The trust of your own people. Believe me or not but most of the Innovation teams are challenged by Internal credibility.. to a fact that some Innovation teams do not even take off because there is lack of support from Internal people on it. When you hear statements like "I dont think this will work out", "What's the use of Innovation when the output is not in time?" and so and so.... believe me your Innovation sector is weak.... its time to reform the objective and expectations. A few months ago I sent a email to my team asking them to nominate themselves or Team members for what I called "Innovation Time off" a time off every week or part of every day to work on a project that can bring some Innovation to the Product we work on. In response I got 2 people who initiated thoughtful work on 2 important things...
1. A framework to change delegation model on UI.
2. A snippet that will remove client side dependencies of the application, to access client side data.
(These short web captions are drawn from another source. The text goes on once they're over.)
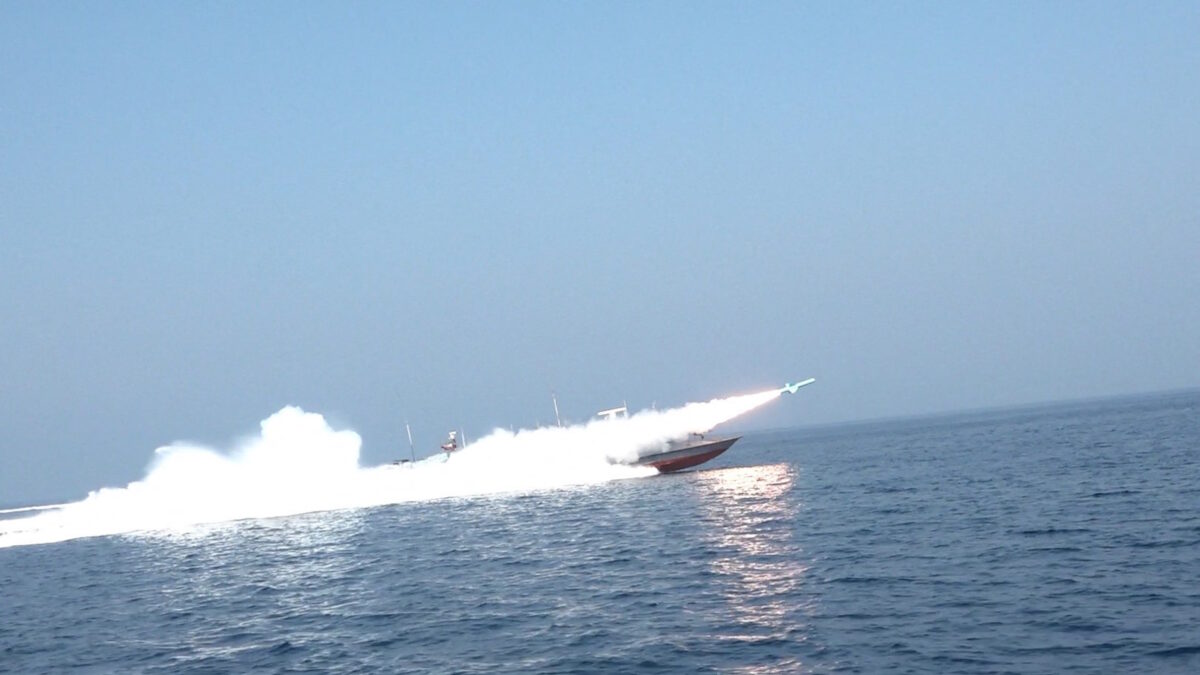 Σκάφος των Φρουρών της Επανάστασης εξαπολύει πύραυλο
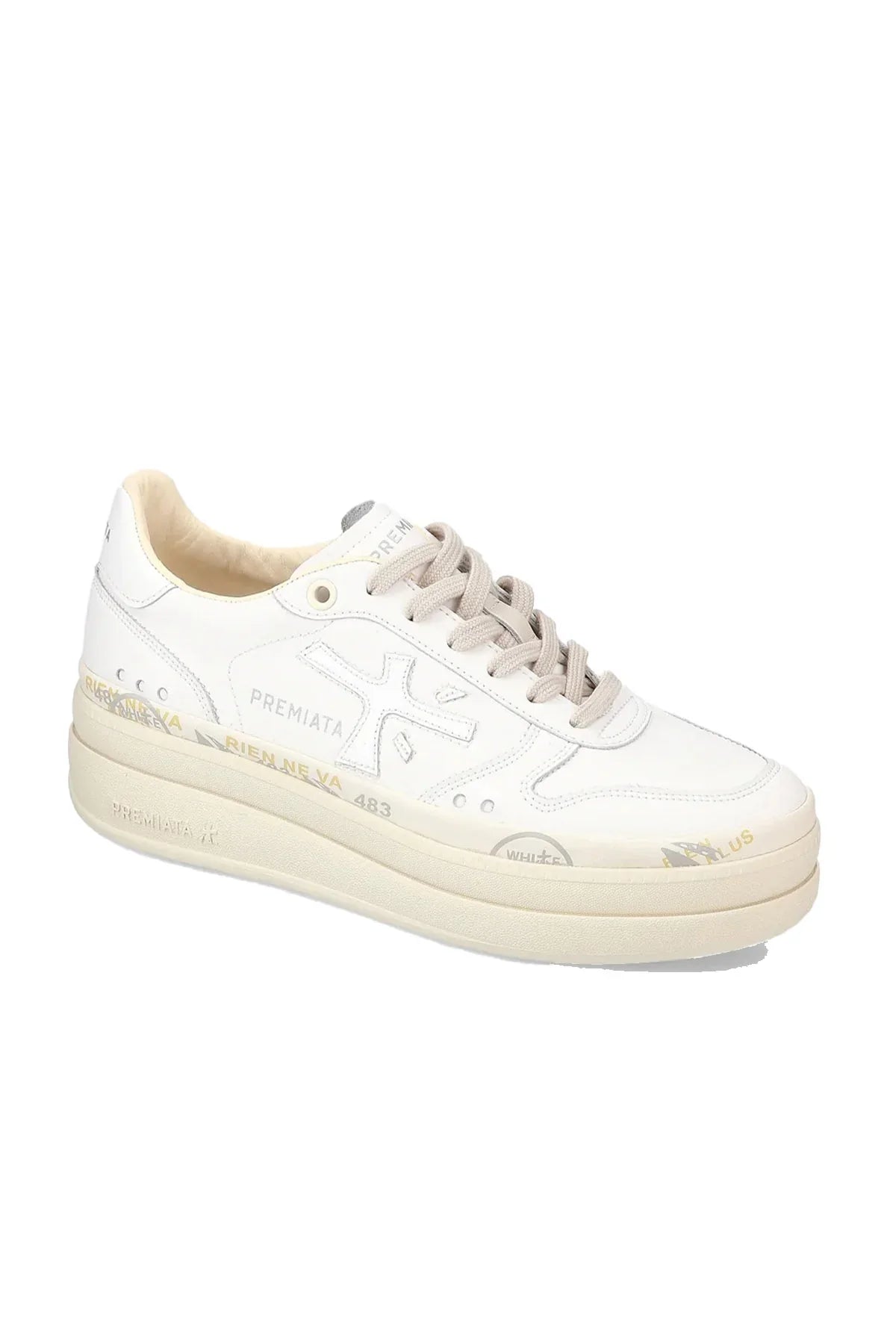 Sneaker bianca da donna in pelle con suola beige e dettagli logo, stile casual
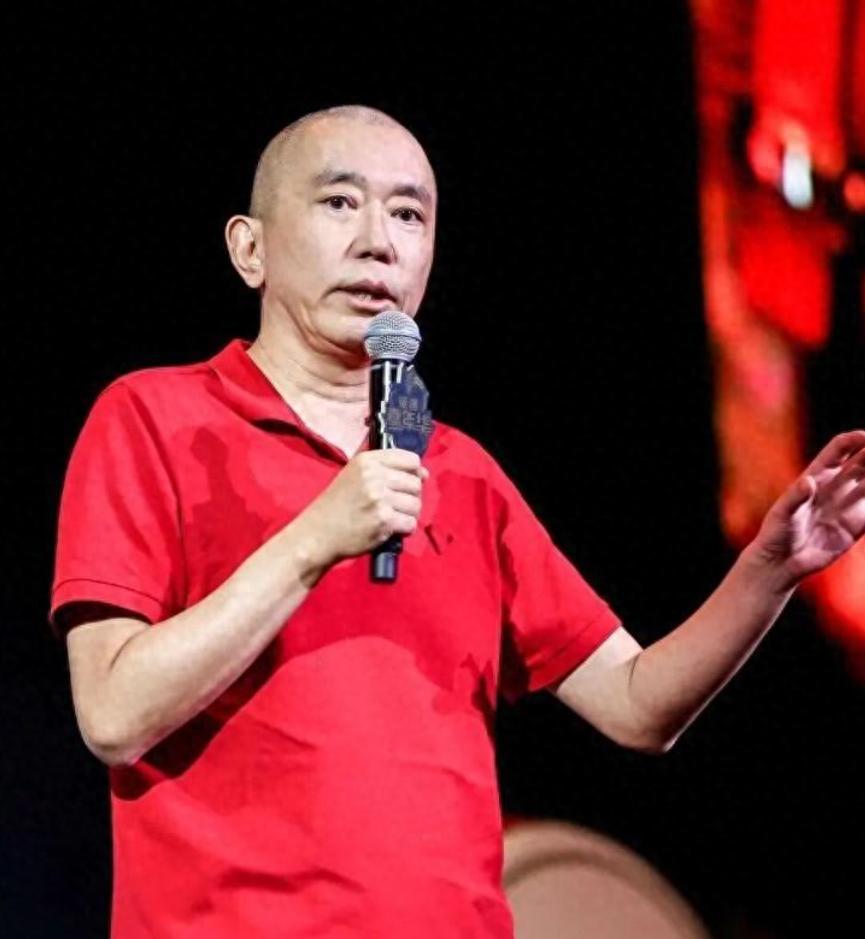 🐒靠游戏赚的盆满钵满，父女俩身价高达610亿，今套现80亿潇洒离场今年夏天，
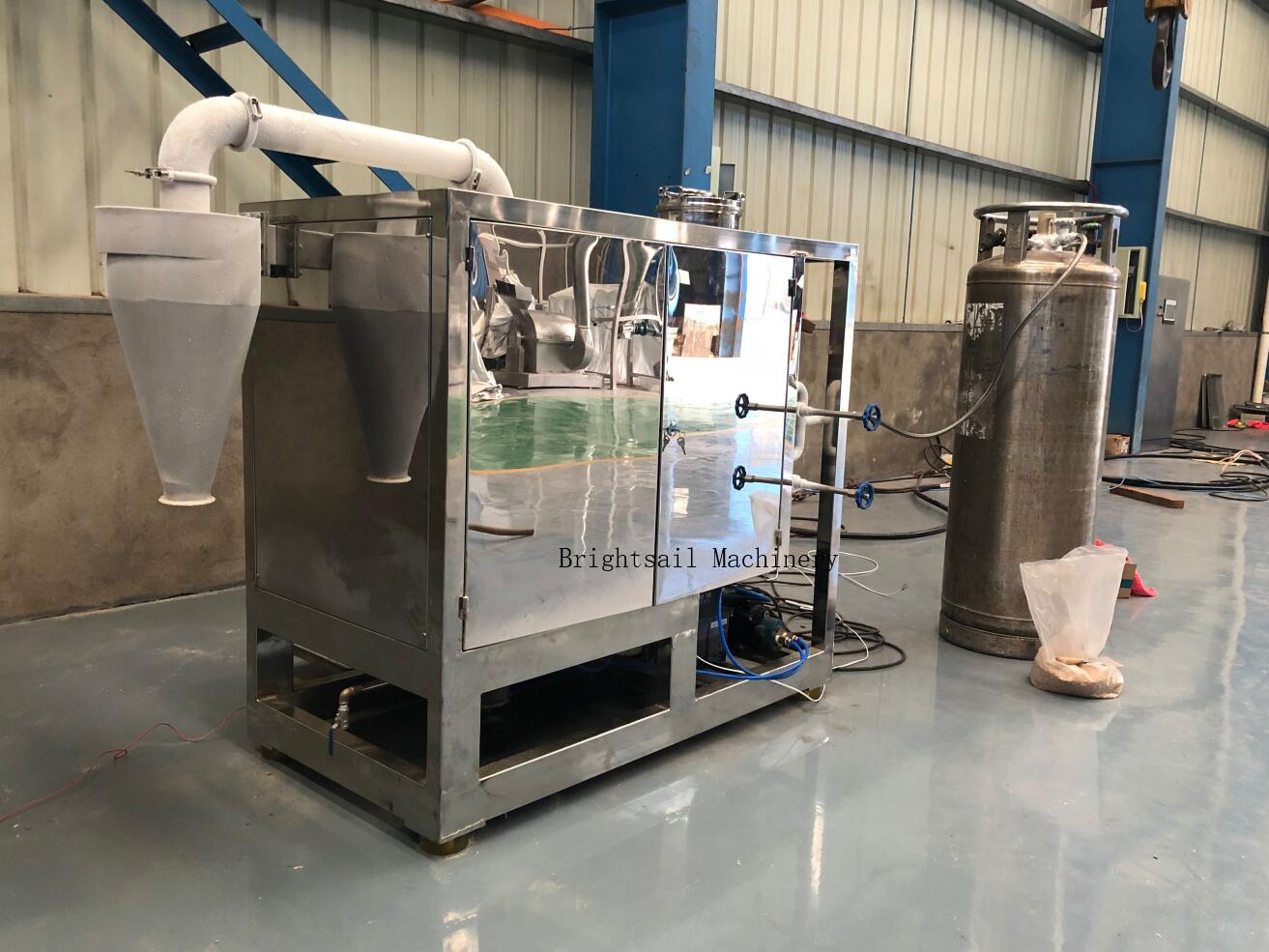 Cryogenic Grinder machine 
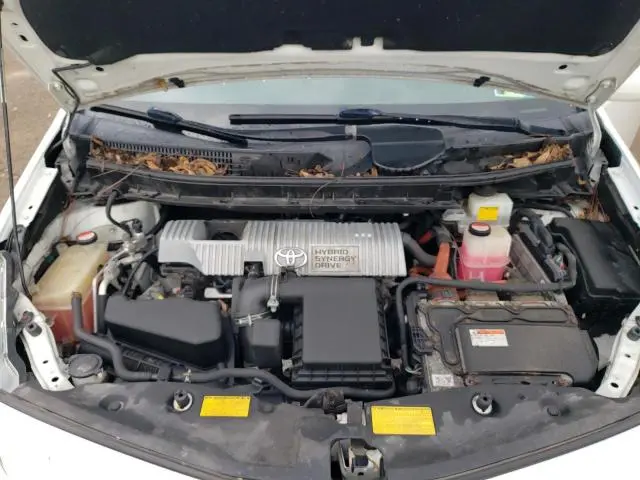 2014 TOYOTA PRIUS V   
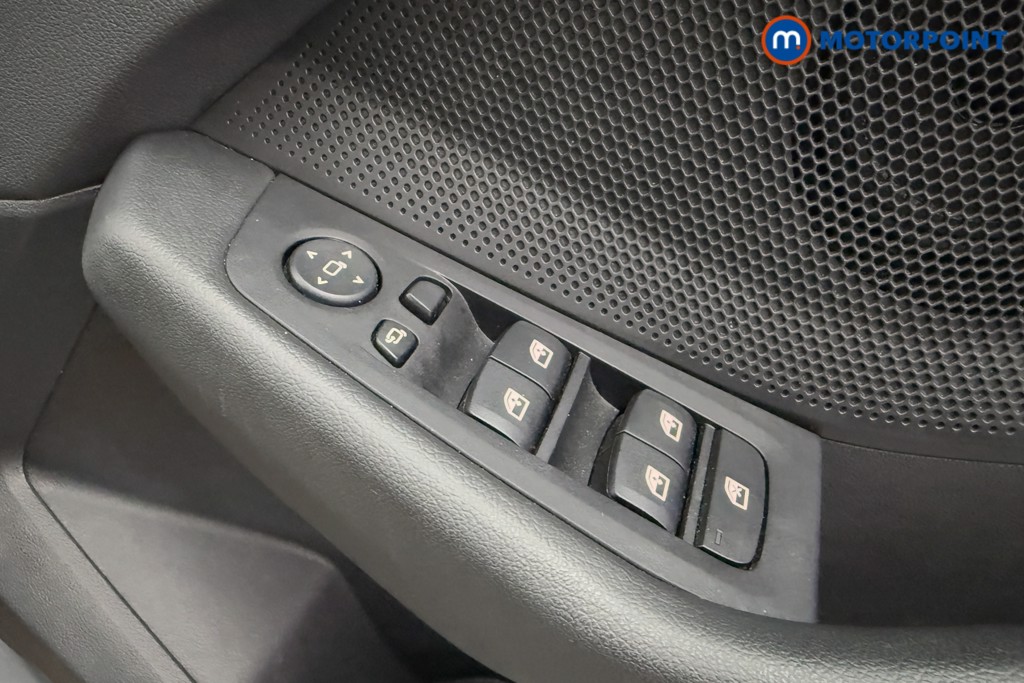 BMW 1 Series SE Automatic Petrol Hatchback - Stock Number (1571902) - 17th supplementary image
Both items rendered and ideate d in a different way for different things. Then came a time when support was needed... weeks of effort when doesn't show any tangible work value questions arise. This is the time when Internal credibility comes into question...

You need a reform when statements/questions like the one below are asked:

1. Is there a timeline to this deliverable?
2. How can we make sure that you get this done?
3. Can we do X instead of Y? Our customers need Y desperately.
4. Its hard for me to justify what you guys are doing, can you tell me what?
5. We failed doing Innovations last time, How sure are we about this time?
6. We have a Innovation team that cares of this. Ask them.

These are the things that takes the blood and oxygen out of your Innovators... If these questions come from customers its fine as they are expecting you to do something, however they dont come from customers.. when it comes from your internal staff... its a killer.

What can you do instead to support your Innovation teams?

1. Ask them on how is it going? Do you want brainstorming sessions to discuss more on your ideas?
2. Hand them a cup of coffee and take them on a Innovation stroll(I will write on this soon)
3. Offer help to support.
4. Innovation leaders should be made to present their progress in various internal meetings.

So what do you do when your Team tries to build a Innovation team? You standup with it or face your back?

How do you support your Innovators?

Do you think you have Innovators within?